From the figure, AD is the base of the triangle ADE and EG is its height. So, we can write,
 $ \Rightarrow Area\left( {ADE} \right) = \dfrac{1}{2} \times AD \times EG$
From the figure, we can write AD as the sum of the known lengths.
 $ \Rightarrow Area\left( {ADE} \right) = \dfrac{1}{2} \times \left( {AF + FG + GH + HD} \right) \times EG$
On substituting the values, we get,
 $ \Rightarrow Area\left( {ADE} \right) = \dfrac{1}{2} \times \left( {50 + 40 + 15 + 25} \right) \times 60$
On simplification, we get,
 $ \Rightarrow Area\left( {ADE} \right) = 130 \times 30$
On simplification we get,
 $ \Rightarrow Area\left( {ADE} \right) = 3900{m^2}$
Now we can find the area of the triangle ABF.
From the figure, AF is its base and BF is the height.
 $ \Rightarrow Area\left( {ABF} \right) = \dfrac{1}{2} \times AF \times BF$
On substituting the values, we get,
 $ \Rightarrow Area\left( {ABF} \right) = \dfrac{1}{2} \times 50 \times 50$
On simplification, we get,
 $ \Rightarrow Area\left( {ABF} \right) = 50 \times 25$
On multiplication we get,
 $ \Rightarrow Area\left( {ABF} \right) = 1250{m^2}$
Now we can find the area of the trapezium BCHF.
We know that area of a trapezium is given by,
 $Area = \dfrac{1}{2} \times \left( {a + b} \right) \times h$
From the figure, FH is the height of the trapezium and BF and CH are the parallel sides.

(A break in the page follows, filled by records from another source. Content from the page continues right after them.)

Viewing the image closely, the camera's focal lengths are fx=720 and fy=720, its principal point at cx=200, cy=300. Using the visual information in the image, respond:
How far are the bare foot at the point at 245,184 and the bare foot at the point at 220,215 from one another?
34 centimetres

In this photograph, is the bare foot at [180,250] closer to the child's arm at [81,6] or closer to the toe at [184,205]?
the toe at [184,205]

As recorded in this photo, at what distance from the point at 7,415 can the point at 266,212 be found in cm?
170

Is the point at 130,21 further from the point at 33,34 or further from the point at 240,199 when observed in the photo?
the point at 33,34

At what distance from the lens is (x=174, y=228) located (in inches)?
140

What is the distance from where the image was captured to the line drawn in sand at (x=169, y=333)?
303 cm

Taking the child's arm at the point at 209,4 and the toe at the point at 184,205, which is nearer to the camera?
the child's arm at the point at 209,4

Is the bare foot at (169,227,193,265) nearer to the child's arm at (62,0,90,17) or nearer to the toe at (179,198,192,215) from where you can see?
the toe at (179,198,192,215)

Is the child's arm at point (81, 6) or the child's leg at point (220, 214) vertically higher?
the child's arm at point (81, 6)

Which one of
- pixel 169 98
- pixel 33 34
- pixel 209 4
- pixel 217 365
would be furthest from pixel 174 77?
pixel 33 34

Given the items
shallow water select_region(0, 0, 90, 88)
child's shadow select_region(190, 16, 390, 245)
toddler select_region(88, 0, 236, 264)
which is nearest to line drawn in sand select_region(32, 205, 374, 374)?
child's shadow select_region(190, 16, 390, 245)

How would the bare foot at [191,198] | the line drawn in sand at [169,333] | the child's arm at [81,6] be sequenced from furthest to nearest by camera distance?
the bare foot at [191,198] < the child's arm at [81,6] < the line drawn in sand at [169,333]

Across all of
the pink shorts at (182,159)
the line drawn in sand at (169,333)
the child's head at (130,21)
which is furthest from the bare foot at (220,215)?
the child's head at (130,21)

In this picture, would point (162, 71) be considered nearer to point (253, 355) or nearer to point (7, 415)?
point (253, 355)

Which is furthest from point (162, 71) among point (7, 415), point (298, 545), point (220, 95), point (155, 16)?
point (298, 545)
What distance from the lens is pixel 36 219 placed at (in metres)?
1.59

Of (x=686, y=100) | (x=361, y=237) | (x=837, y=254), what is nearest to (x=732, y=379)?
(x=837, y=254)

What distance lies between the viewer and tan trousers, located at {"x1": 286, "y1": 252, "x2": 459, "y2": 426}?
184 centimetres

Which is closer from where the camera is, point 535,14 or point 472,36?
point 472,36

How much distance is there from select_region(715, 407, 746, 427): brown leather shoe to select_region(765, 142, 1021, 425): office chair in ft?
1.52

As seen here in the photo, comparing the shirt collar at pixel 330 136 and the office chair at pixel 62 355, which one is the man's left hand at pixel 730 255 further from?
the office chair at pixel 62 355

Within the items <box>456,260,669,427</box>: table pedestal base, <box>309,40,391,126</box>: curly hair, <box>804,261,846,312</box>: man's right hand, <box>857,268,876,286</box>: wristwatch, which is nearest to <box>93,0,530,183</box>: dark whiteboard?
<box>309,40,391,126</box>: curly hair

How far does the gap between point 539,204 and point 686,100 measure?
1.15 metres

So, we can write the area of the trapezium as,
 $ \Rightarrow Area\left( {BCHF} \right) = \dfrac{1}{2} \times \left( {BF + CH} \right) \times FH$
From the figure, we can write AD as the sum of the known lengths.
 $ \Rightarrow Area\left( {BCHF} \right) = \dfrac{1}{2} \times \left( {BF + CH} \right) \times \left( {FG + GH} \right)$
On substituting the values, we get,
   $ \Rightarrow Area\left( {BCHF} \right) = \dfrac{1}{2} \times \left( {50 + 25} \right) \times \left( {40 + 15} \right)$
On simplification, we get,
 $ \Rightarrow Area\left( {BCHF} \right) = \dfrac{1}{2} \times 75 \times 55$
On further simplification we get,
 $ \Rightarrow Area\left( {BCHF} \right) = 2062.5{m^2}$
Now we can find the area of the triangle CDH.
From the figure, HD is its base and CH is the height.
 $ \Rightarrow Area\left( {CDH} \right) = \dfrac{1}{2} \times CH \times HD$
On substituting the values, we get,
 $ \Rightarrow Area\left( {CDH} \right) = \dfrac{1}{2} \times 25 \times 25$
On simplification, we get,
 $ \Rightarrow Area\left( {CDH} \right) = 312.5{m^2}$
Now we can take the sum of these areas to find the total area.
 $ \Rightarrow A = Area\left( {ABF} \right) + Area\left( {ADE} \right) + Area\left( {BCHF} \right) + Area\left( {CDH} \right)$
On substituting the values, we get,
 $ \Rightarrow A = 3900 + 1250 + 2062.5 + 312.5$
On simplification we get,
 $ \Rightarrow A = 7525{m^2}$
Therefore, the area of the field is $7525{m^2}$.

So, the correct answer is option D.

Note:
While dividing the field into different areas, we must make sure that an area is only considered once and no area is excluded. For that we must make sure that the smaller areas are edge to edge such that there is no gap between them or they overlap. We must take care while writing the longer length as the sum of the smaller length. Even though addition is commutative, we can write them in the same order to reduce the chances of errors.